Ao ouvir o nome de seu pai, Junco não pôde evitar que a alegria faiscasse em seus olhos.

— Crêem que o rei atenderá suas súplicas, estando tão longe seus domínios? — perguntou dissimulando seu interesse.

— Sem dúvida nenhuma. Além de ser homem de honra irrepreensível, o que já bastaria para que viesse em meu auxílio, adverti-o do mesquinho propósito do barão de despojá-lo da Coroa.

Sobre estes assuntos conversavam, quando Dongo entrou na sala bamboleando sua enorme barriga ao compasso de seus passos.

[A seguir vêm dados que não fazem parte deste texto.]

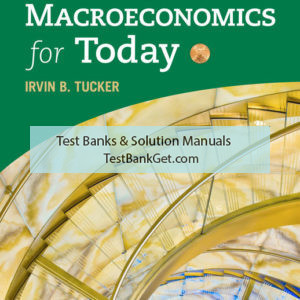 Solution Manual ( Complete Download ) for Macroeconomics for Today | 10th Edition | Irvin B. Tucker | ISBN-10: 1337622281 | ISBN-13: 9781337622288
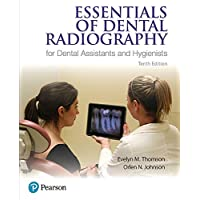 Essentials of Dental Radiography for Dental Assistants and Hygienists (10th Edition)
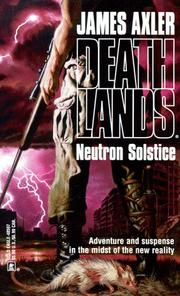 Cover of: Neutron Solstice (Deathlands) by James Axler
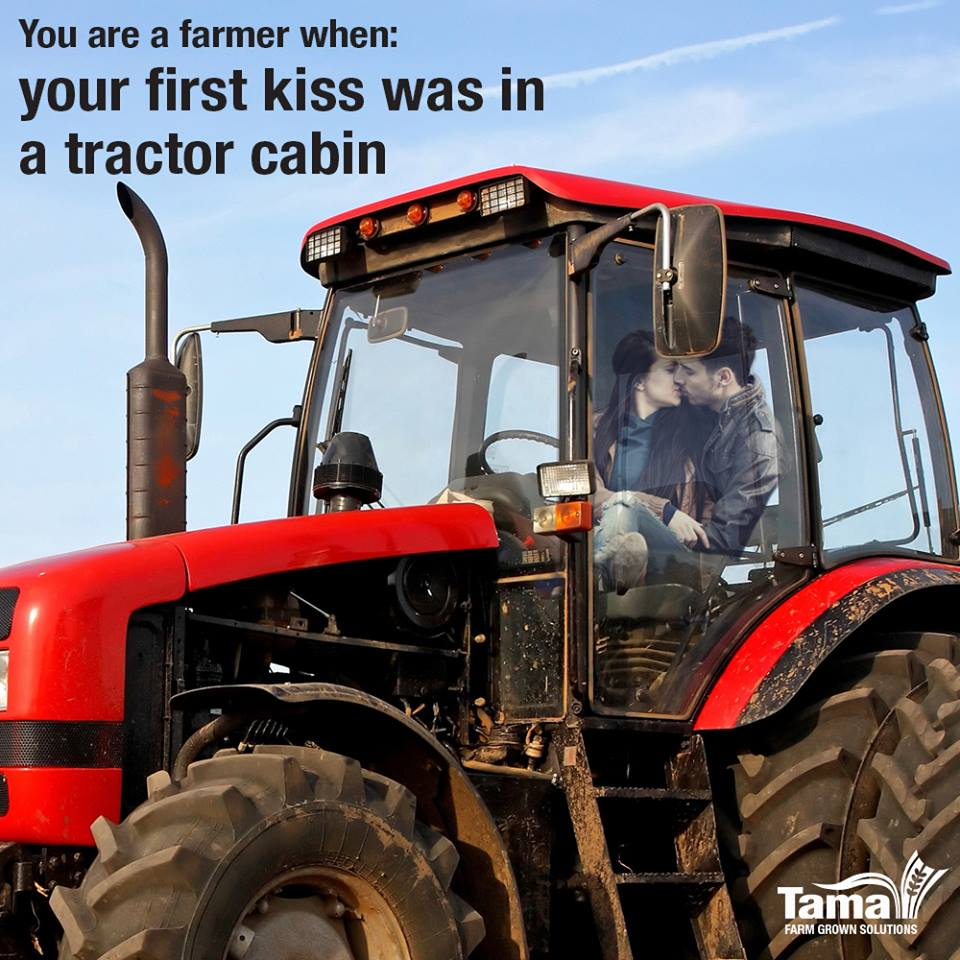your first kiss was in a tractor cabin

— Onde está o pobre moço que as ondas tragaram? — gritou.

 

A comida que Dongo preparou para seus amigos foi deliciosa, ao ponto de que, se o barão Trulso Toleronso tivesse conhecido os manjares que se serviram na mesa, e que ainda enchiam as nutridas despensas do castelo,com certeza teria ordenado o assalto final à fortaleza. Houve no menu truta defumada com purê de amêndoas, magret de pato, molho de mirtilos, lombos de javali assado e, de sobremesa, maçãs fervidas, nozes e bolo de fígado de faisão, que Dongo adornou com todas as plumas da ave, como se estivesse viva. Serviram saborosas bebidas vindas das adegas, especialmente para a ocasião, e um simpático trovador com voz aguda acompanhou a comida, tangendo com especial deleite as cordas de seu bandolim. O senhor Grenfo Valdo presidia o estrado, com Junco sentado a sua direita, o capitão Uklin a sua esquerda, Dongo ao lado de Junco e o alcaide do castelo ao lado do capitão. Conversaram sobre o assédio ao castelo e as maldades do barão Trulso Toleronso. Logo, o administrador do castelo informou sobre o bom ânimo dos soldados, a disposição das defesas e o inventário de mantimentos e armamento. Narbolius dormitava junto à chaminé, e tinha saudades da companhia do Gorgonán, que não via fazia tempo.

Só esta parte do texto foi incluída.